By Rebecca Gallacher
I can still remember the first time I heard Kings of Leon. The opening riff of Sex on Fire came blaring out my radio and within two bars I was hooked. The first time I saw them was at their Bellahouston Park gig in 2013. The memory of the thundering bass ringing out across the park heaving with fans enjoying the last few rays of the late summer sun remains as one of my favourite memories.
The band were here to promote their seventh album, WALLS, which was released last year. This album continues on the longstanding tradition of the band to have a five syllable album titles – Come Around Sundown, Only by the Night – with WALLS being the acronym for We Are Like Love Songs.
Unfortunately, I missed part of their opening track, ironically titled The End, however, this did not deter from an otherwise exceptional gig. The twenty-six song set list was packed with songs from each album, showcasing both commercial successes and fan favourites. The instantly recognisable Southern drawl of Caleb Followill steered the band into a near faultless performance, showcasing their professionalism as musicians.
In typical Followill fashion, the small talk was kept to a minimum. They casually introduced themselves to the screaming crowd and later thanked them for their support. The band believe in letting their music speak for itself and have admitted to getting nervous when speaking to large crowds.
Sex on Fire made an early appearance in the first half of the set; the unwavering energy from the band was on par with Bellahouston but the purpose built walls of the SSE Hydro created a more manufactured environment. From then on the band, clearly having found their footing, unreservedly embraced their last gig of their UK tour and the crowd revelled in the shared experience.
The set up was simple. The stage, draped with resplendent red velvet curtains, was surrounded by six screens which hung high above the audience and showed pictures of each member in the divided album cover style the band are known for.
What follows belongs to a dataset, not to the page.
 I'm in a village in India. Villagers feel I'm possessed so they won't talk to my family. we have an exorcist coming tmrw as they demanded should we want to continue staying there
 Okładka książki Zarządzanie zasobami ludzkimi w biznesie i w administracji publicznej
Halfway through the set; after a solo by Caleb, in which The Runner made a triumphant return to stage, and an acoustic performance by the band of Comeback Story, the curtains lifted to reveal the rest of the stage, with two other musicians, and a giant screen at the back. A small change to ensure the band filled the arena.
Since Bellahouston, the band have become more comfortable in their success and no longer feel the need to place songs like Sex and Fire on a pedestal in the closing few songs. Having seen them when I was 17 and now at 21, I have witnessed them mature and evolve into the industry professionals they are today.
It’s obvious that Kings of Leon’s maturity and professionalism today is the result of a nearly two decade long tumultuous journey through the music industry, proving theirs to be the comeback story of a lifetime.